**Task directions:**
Revise every one of the records below by replacing "Red LP" with "Blue LP" wherever it appears and changing nothing else. Omit the pictures from your answer.

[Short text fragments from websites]
☆ ☆ ☆

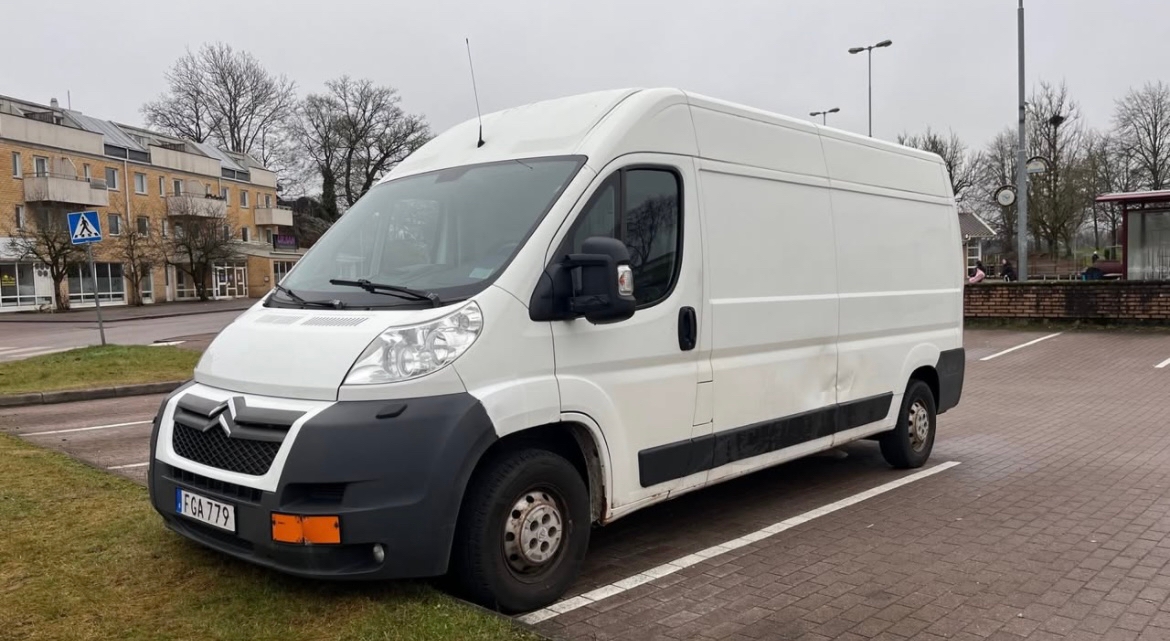 Citroen Jumper 35 2.2 HDi Manuell 2014, bild 2/3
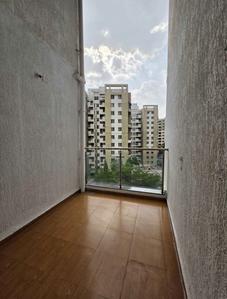 Balcony Image of 620 Sq.ft 1 BHK Apartment / Flat for sale in Wadhwani Om Manglam Chaitanya, Kiwale Pune for Rs. 4600000
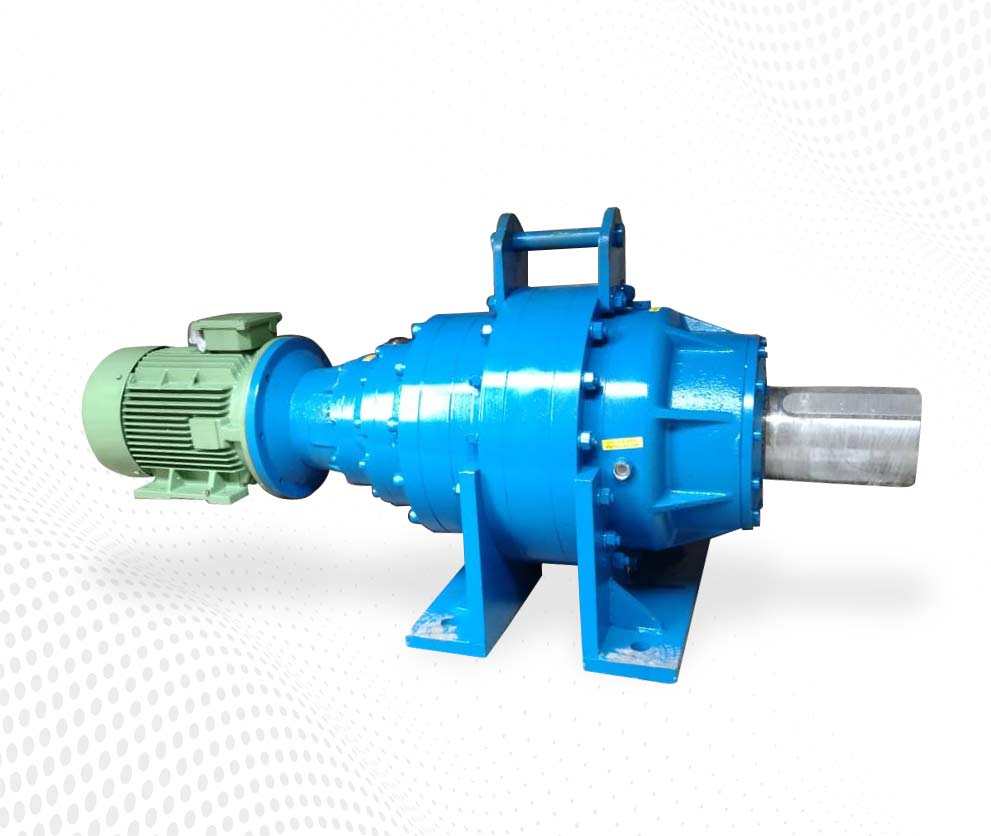 heavey-duty-planetary-geared-motor-foot-mounted
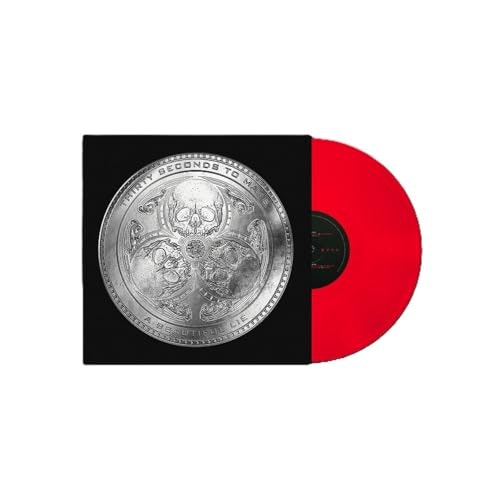 A Beautiful Lie 20th Anniversary 180g Red LP: $30 A Beautiful Lie 20th Anniversary 180g Red LP: $30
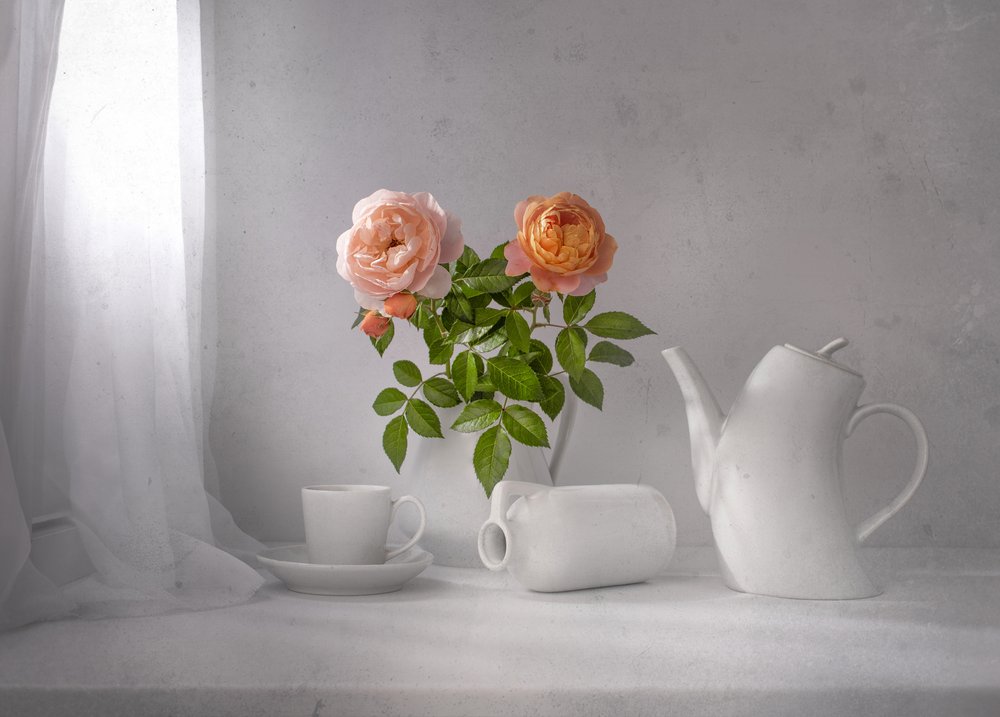 Thé Morning Rose - Margareth Perfoncio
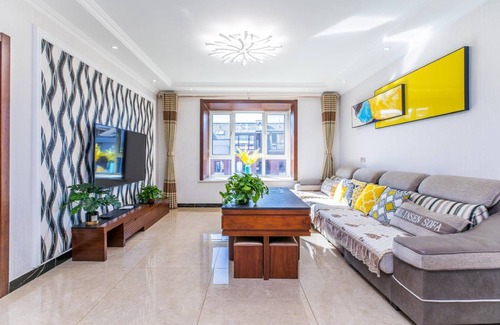 Shuangqiao District Apartment | 101 m² Apartment ∙ 3 bedrooms ∙ 6 guests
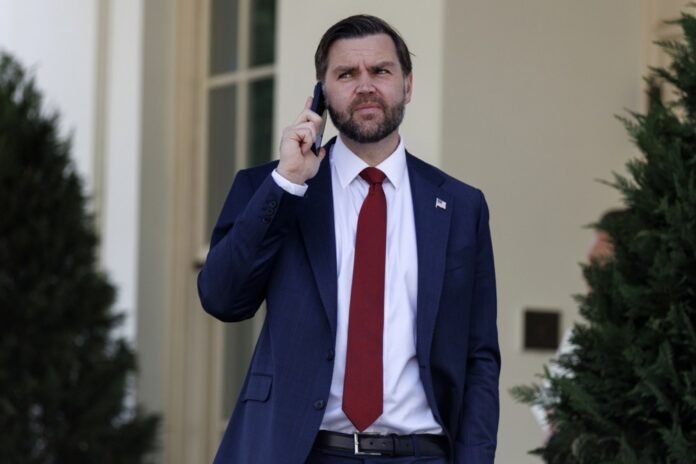 JAV viceprezidentas J. D. Vance’as / EPA nuotr.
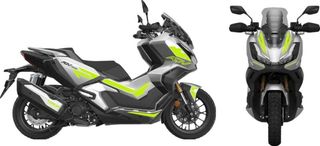 KIT DE PEGATINAS HONDA ADV350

☆ ☆ ☆

**Solution to the exercise:**
 Citroen Jumper 35 2.2 HDi Manuell 2014, bild 2/3
 Balcony Image of 620 Sq.ft 1 BHK Apartment / Flat for sale in Wadhwani Om Manglam Chaitanya, Kiwale Pune for Rs. 4600000
 heavey-duty-planetary-geared-motor-foot-mounted
 A Beautiful Lie 20th Anniversary 180g Blue LP: $30 A Beautiful Lie 20th Anniversary 180g Blue LP: $30
 Thé Morning Rose - Margareth Perfoncio
 Shuangqiao District Apartment | 101 m² Apartment ∙ 3 bedrooms ∙ 6 guests
 JAV viceprezidentas J. D. Vance’as / EPA nuotr.
 KIT DE PEGATINAS HONDA ADV350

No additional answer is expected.